(Records from a data source)
-.-.-

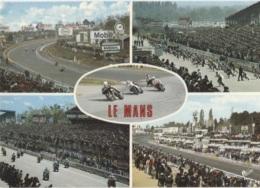CPM - LE MANS - CELEBRE COURSE MOTO - Edition Valoire - Moto Sport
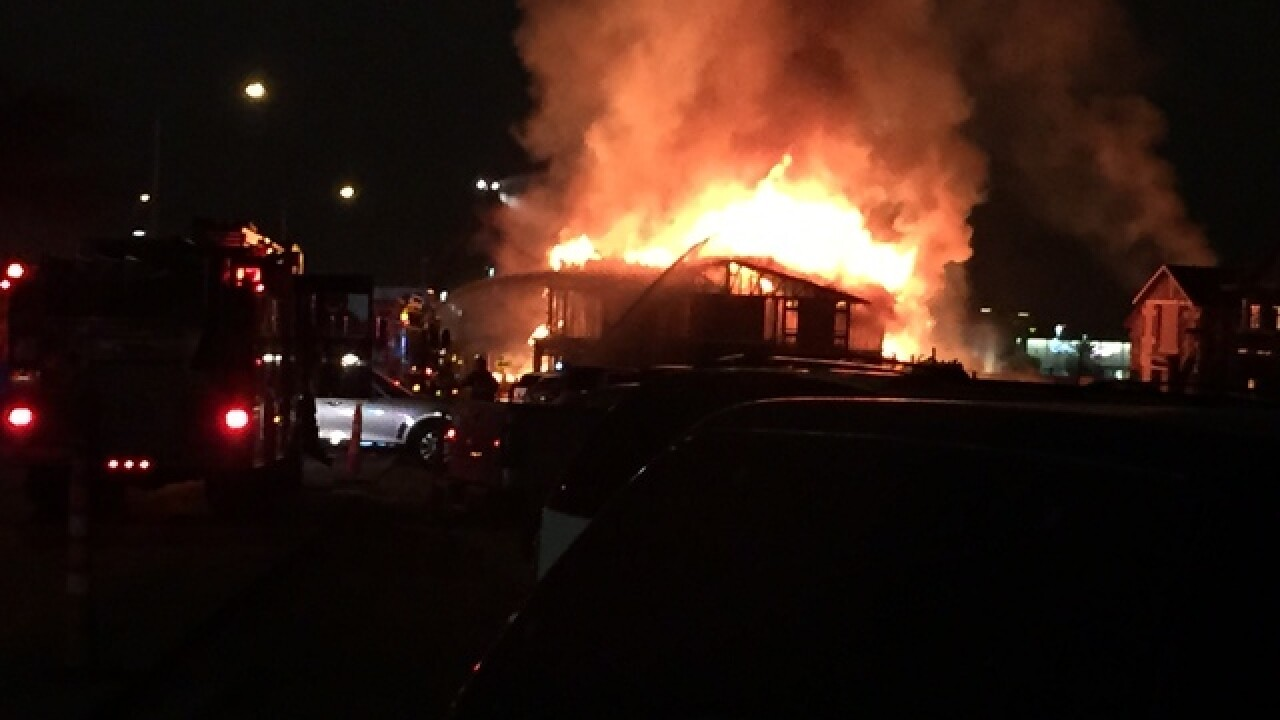Large fire at construction project on west side
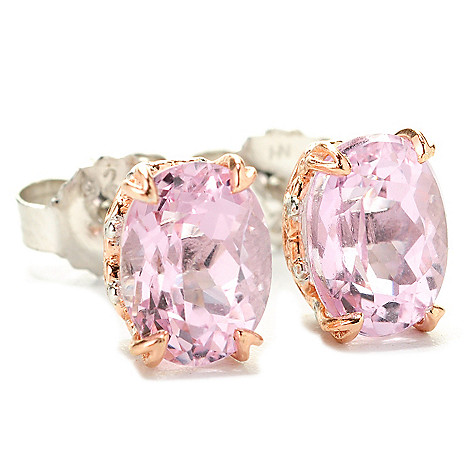 138-512 - Gems en Vogue 3.00ctw Oval Kunzite Stud Earrings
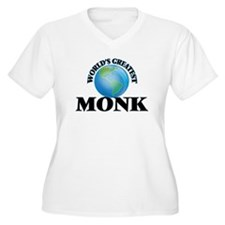 World's Greatest Monk Plus Size T-Shirt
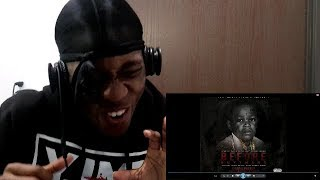 THIS CANT BE REAL!!?...Jacquees  NBA YoungBoy Before The Fame REACTION IDEO!!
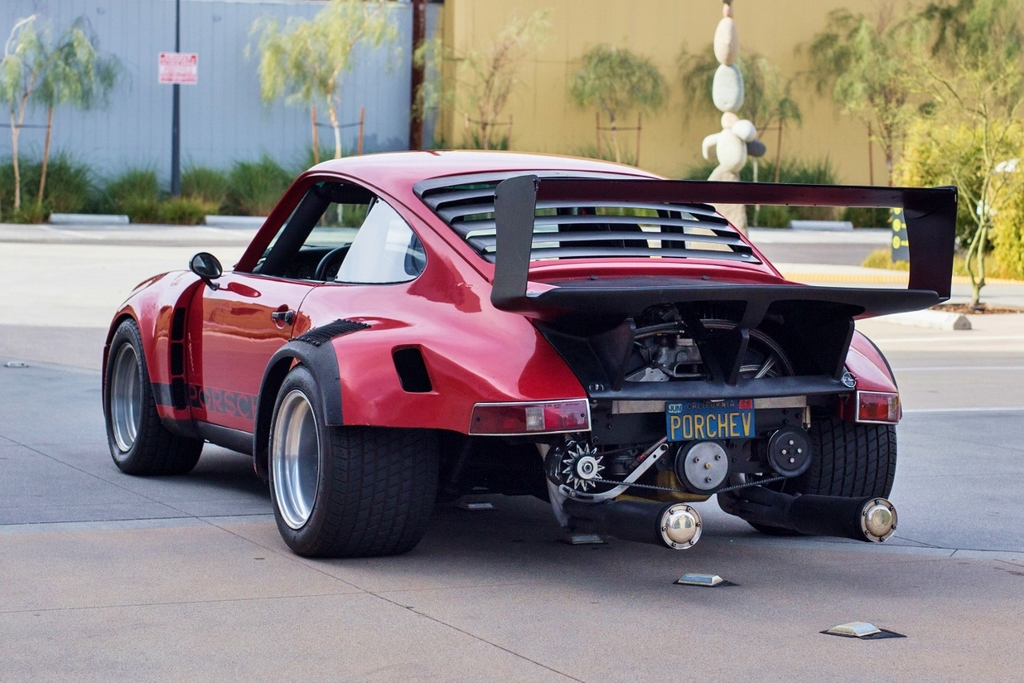 For Sale The First V8 Swapped Porsche In The World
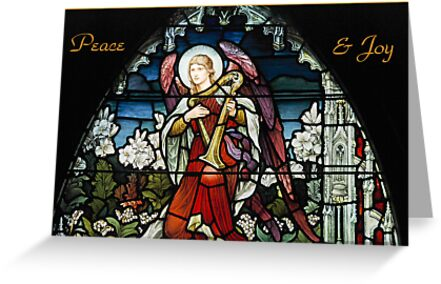 Peace and Joy Stained Glass Christmas Card by Gerda Grice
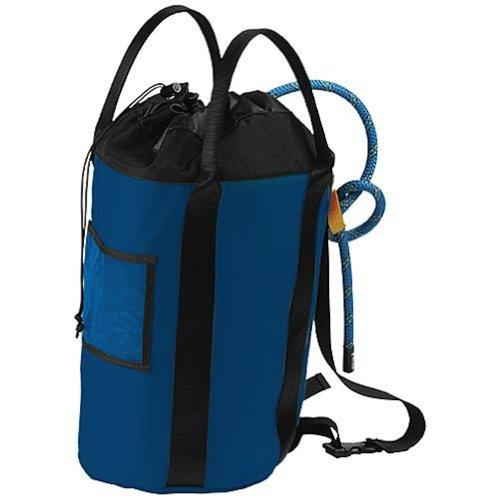 Petzl R41 Rope Bucket, Blue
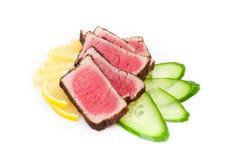Carne, cetriolo e limone Immagini Stock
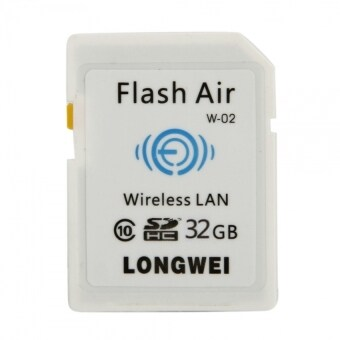 32GB Class 10 SD Card with Wireless LAN WiFi (White) - intl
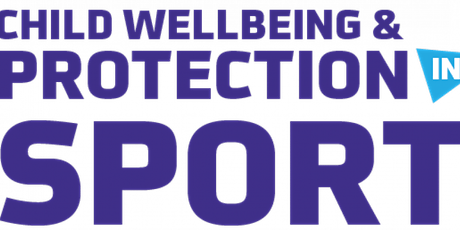 Child Wellbeing & Protection in Sport - Virtual Classroom tickets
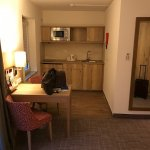Holiday Inn Nurnberg City Centre Photo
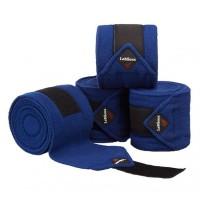 Le Mieux Luxury Polo Bandages Benetton Blue Set of 4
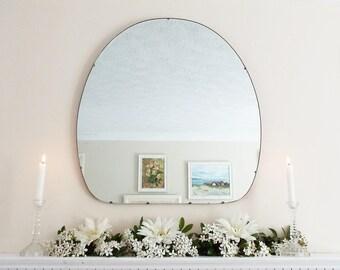 Large Modernist Mirror Mid-Century Mirror Art Deco mirror frameless mirror Bevelled edge beveled mirror  M191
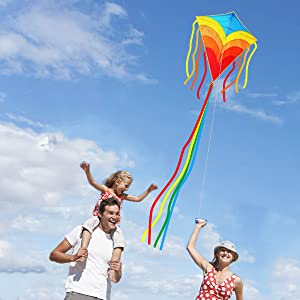 easy kite ,kite kits for kids,kite easy to fly,girls kites for kids,beginner kites large
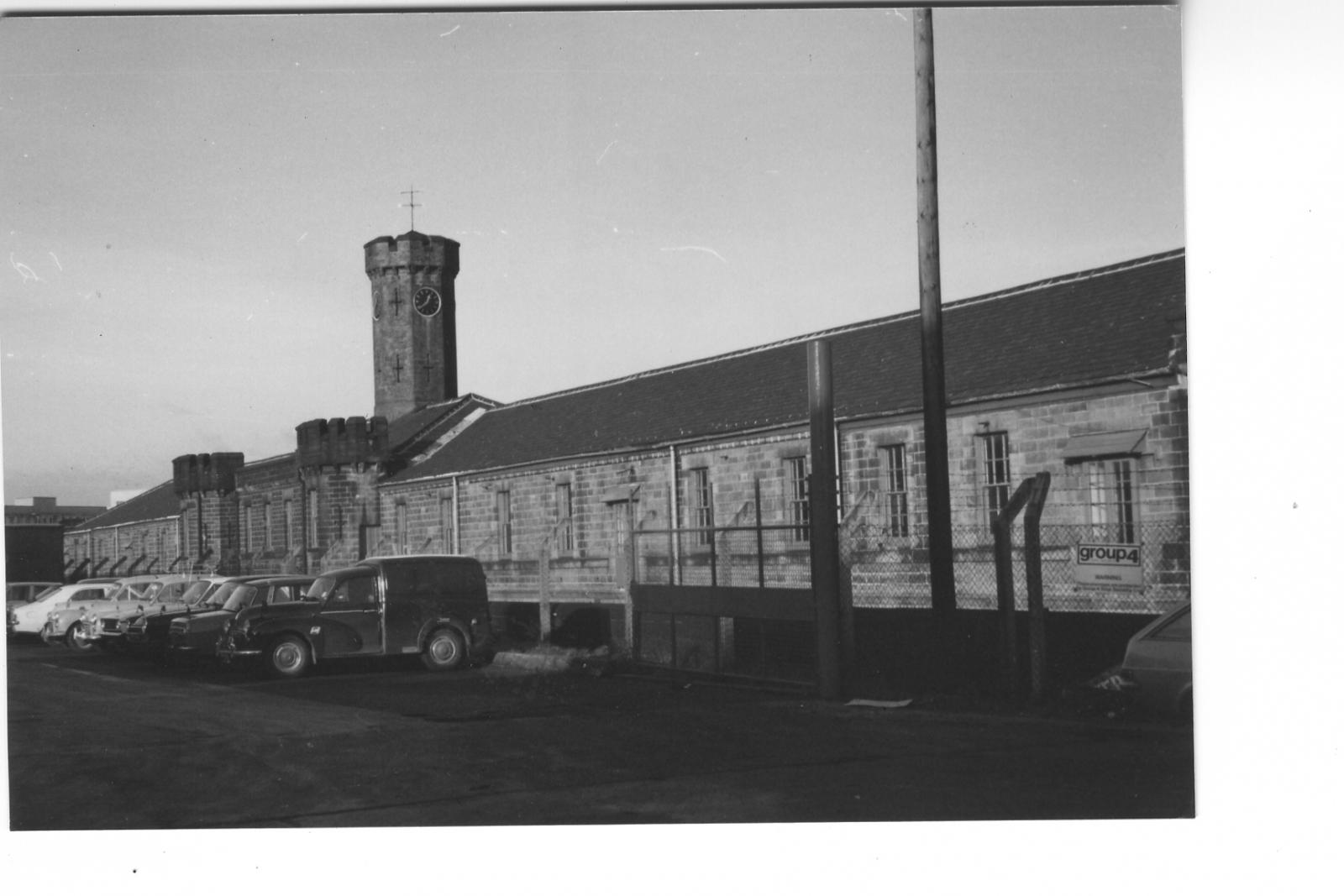 Hillsborough Barracks Medical Block? 1976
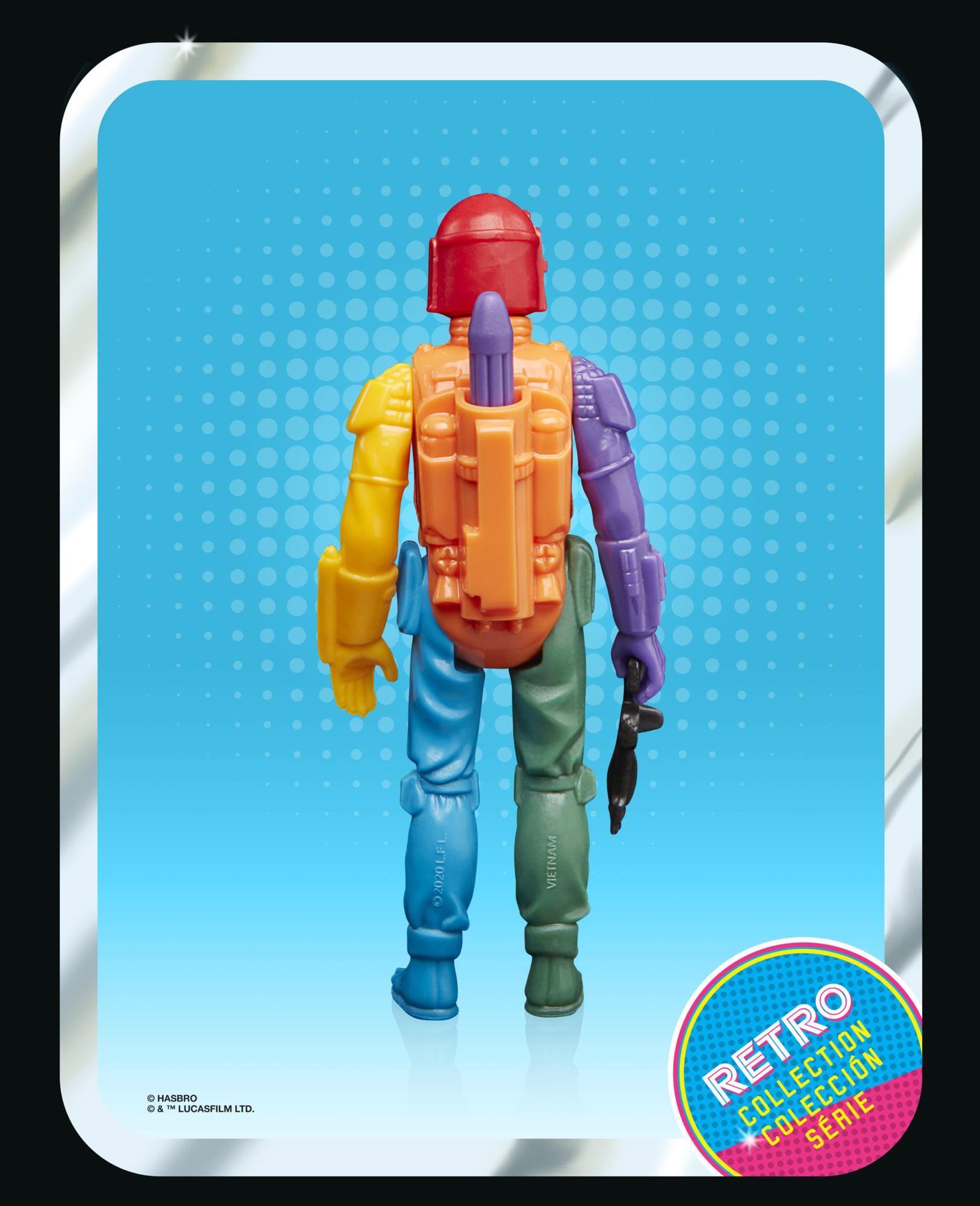 Retro-Boba-Fett-Prototype-Edition-Loose-6.jpg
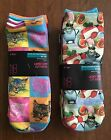 new 2 No Bonndaries 6 pair Ladies Low cut socks fits shoe size 4-10 walmart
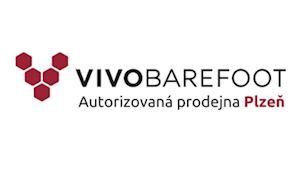 VIVOBAREFOOT Plzeň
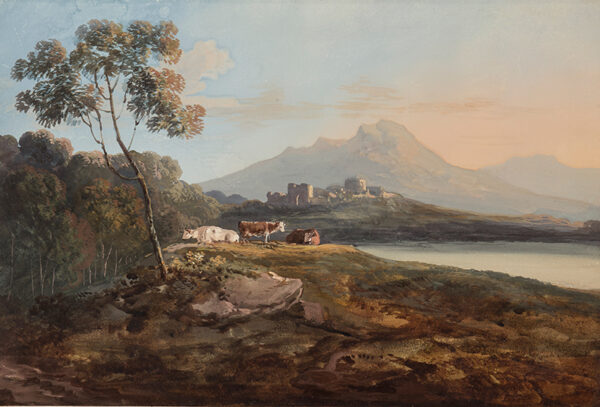 LAPORTE John (1761-1839) (Attributed to) - Cattle and distant Castle.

-.-.-

The task> Pictures don't belong in the copy. Retype exactly the lines from the one with "Large Modernist Mirror" through the last line of the records.

Final answer>
 Large Modernist Mirror Mid-Century Mirror Art Deco mirror frameless mirror Bevelled edge beveled mirror  M191
 easy kite ,kite kits for kids,kite easy to fly,girls kites for kids,beginner kites large
 Hillsborough Barracks Medical Block? 1976
 Retro-Boba-Fett-Prototype-Edition-Loose-6.jpg
 new 2 No Bonndaries 6 pair Ladies Low cut socks fits shoe size 4-10 walmart
 VIVOBAREFOOT Plzeň
 LAPORTE John (1761-1839) (Attributed to) - Cattle and distant Castle.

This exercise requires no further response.